Het Kordopulov Huis, genaamd naar zijn oorspronkelijke eigenaar, de koopman Manolis Kordopulov, is al meer dan 250 jaar oud en schitterend mooi, met grote kamers met ramen in Oosterse en Bulgaarse stijl. In de eetkamer zien we een geheime doorgang naar een kleine kamer verstopt achter een boekenkast. In die geheime kamer zaten mensen verstopt die stiekem meeluisterden bij onderhandelingen, zonder dat de tegenpartij daar ook maar het minste vermoeden van had.

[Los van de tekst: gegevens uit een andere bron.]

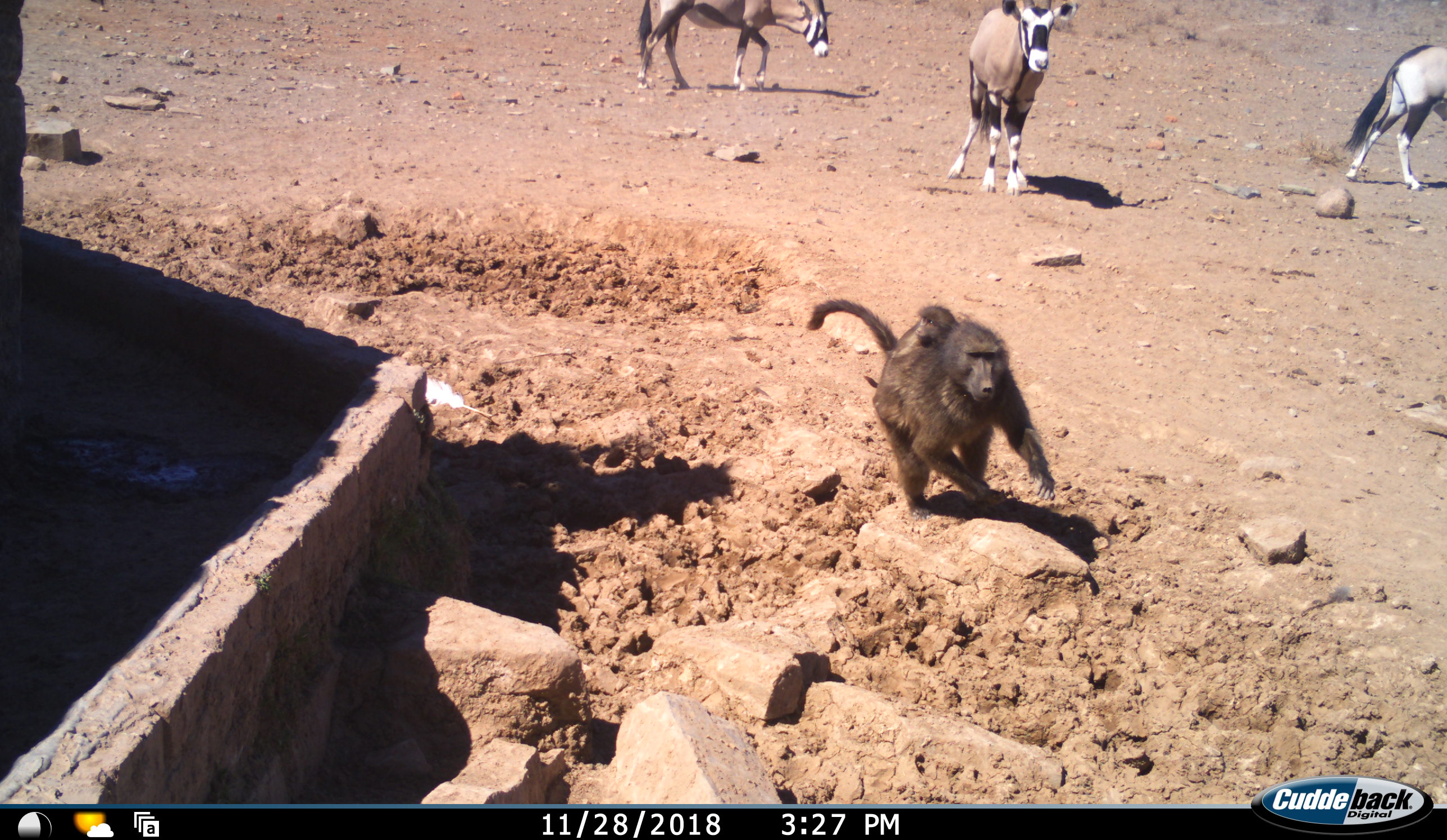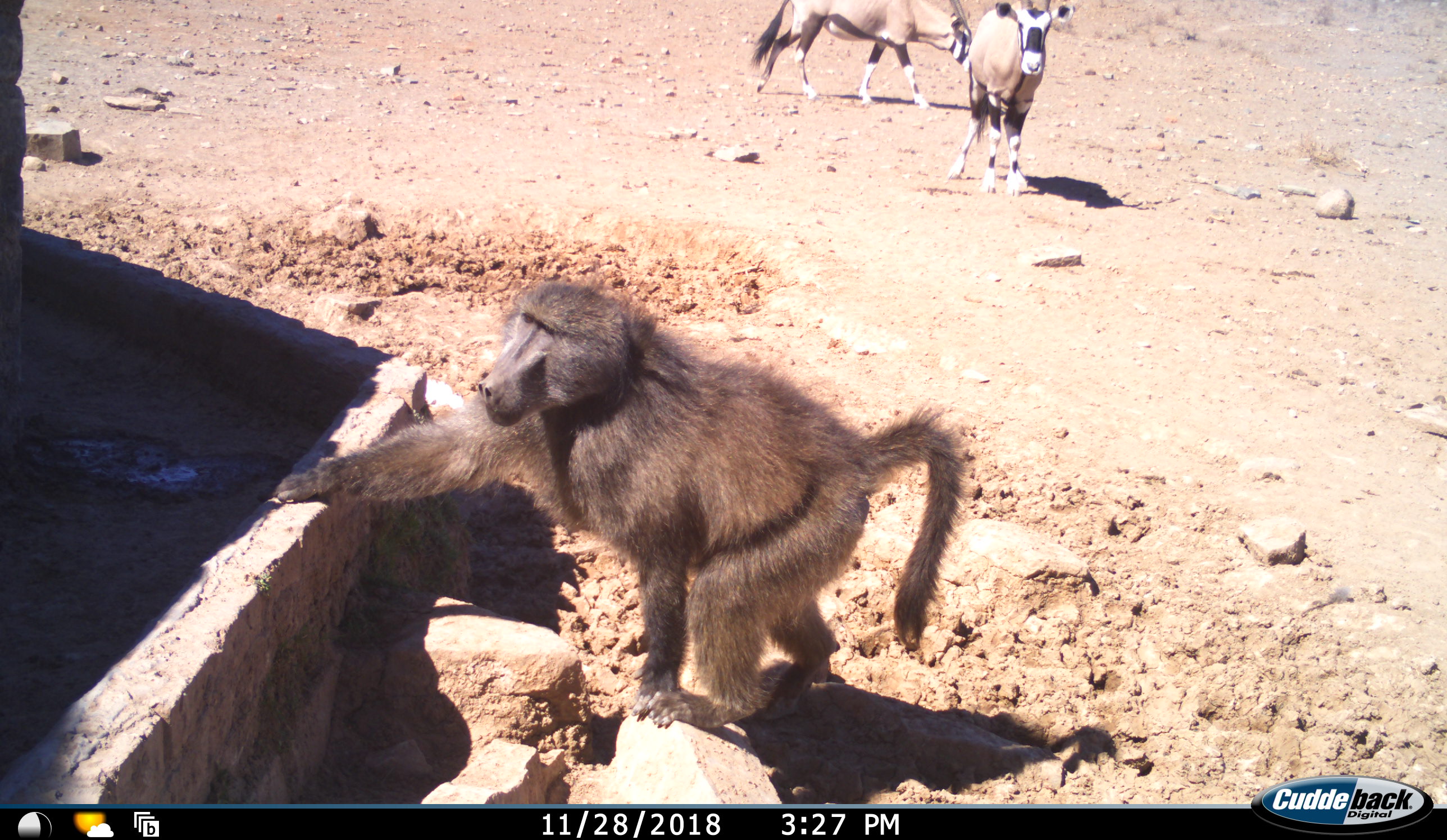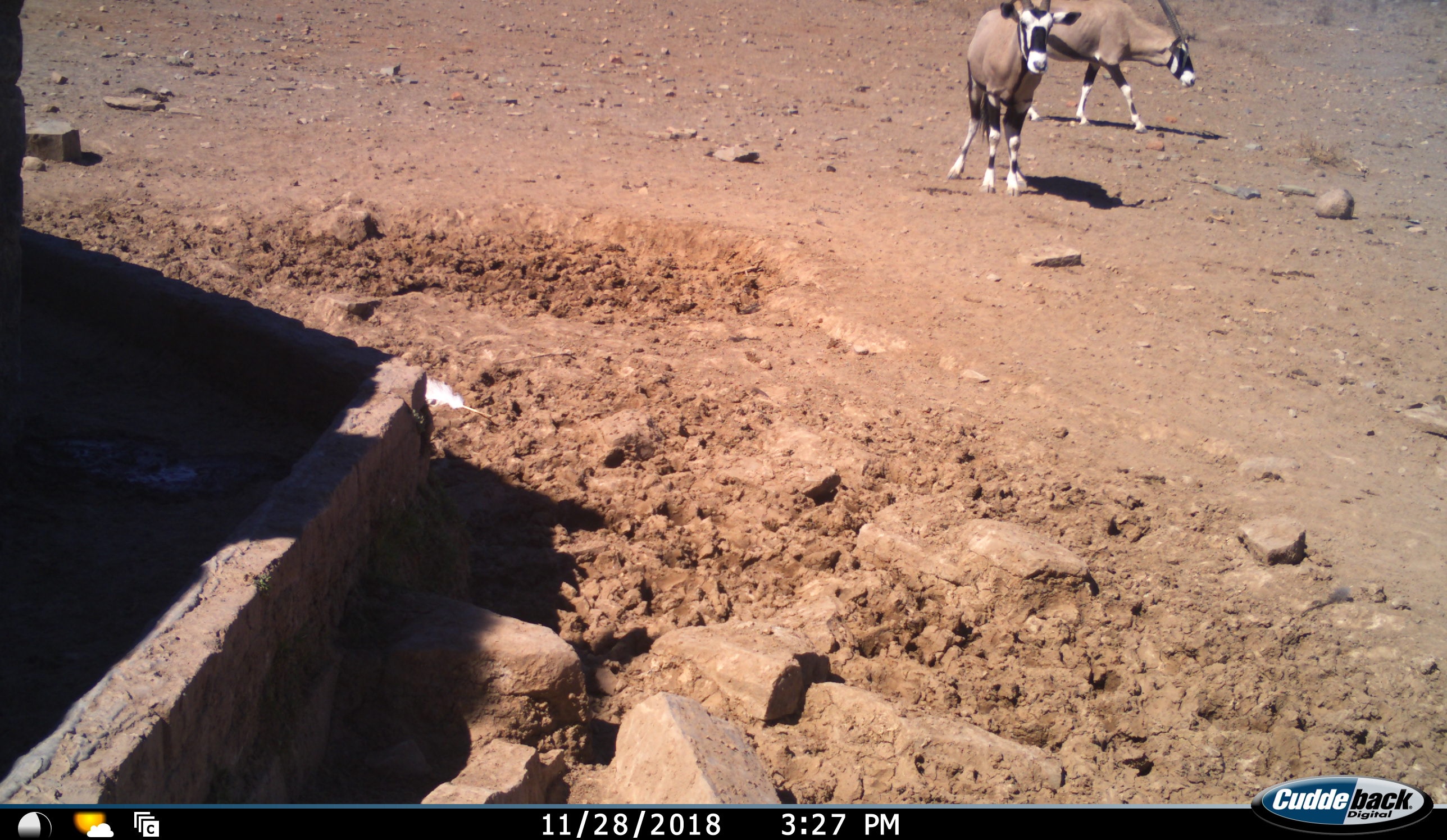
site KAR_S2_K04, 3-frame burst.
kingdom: Animalia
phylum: Chordata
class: Mammalia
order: Primates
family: Cercopithecidae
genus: Papio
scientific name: Papio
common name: baboon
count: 2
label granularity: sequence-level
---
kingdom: Animalia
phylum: Chordata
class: Mammalia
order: Artiodactyla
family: Bovidae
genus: Oryx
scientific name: Oryx gazella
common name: gemsbok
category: oryx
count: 3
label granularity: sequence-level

De tweede dag in Melnik beginnen we vroeg. Gisteren was het heel heet en daarom hebben we besloten dat we vandaag vroeg beginnen, doorgaan tot het te heet wordt en dan in de namiddag pas weer op pad gaan. Met een ontbijtpakketje van het hotel (ontbijten zijn hier altijd heel laat) gaan we naar de Rupite vulkaan waar warmwaterbronnen zijn. Opvallend is dat veel attracties hier gratis zijn. In de kloosters hoefden we – behalve voor de musea bij het Rila klooster – niets te betalen en ook de bronnen zijn gratis. Bij de bronnen is een camping en in de poeltjes dobberen mensen wachtend op de heilzame werking van de bronnen. Wij komen niet om in bad te zitten, maar gaan op zoek naar mooie dingen, zien onder meer de exotisch aandoende bijeneters en schitterende orchideeën. Later gaan we nog op zoek naar een nestje van de rotsklever die een onmogelijk hoog plekje op een verticale rotswand heeft gemaakt. Met het feit dat wij daarvoor langs en zelfs een stukje over de spoorbaan moeten lopen en ik daar helemaal niet dol op ben, heeft rotsklever helemaal geen rekening gehouden.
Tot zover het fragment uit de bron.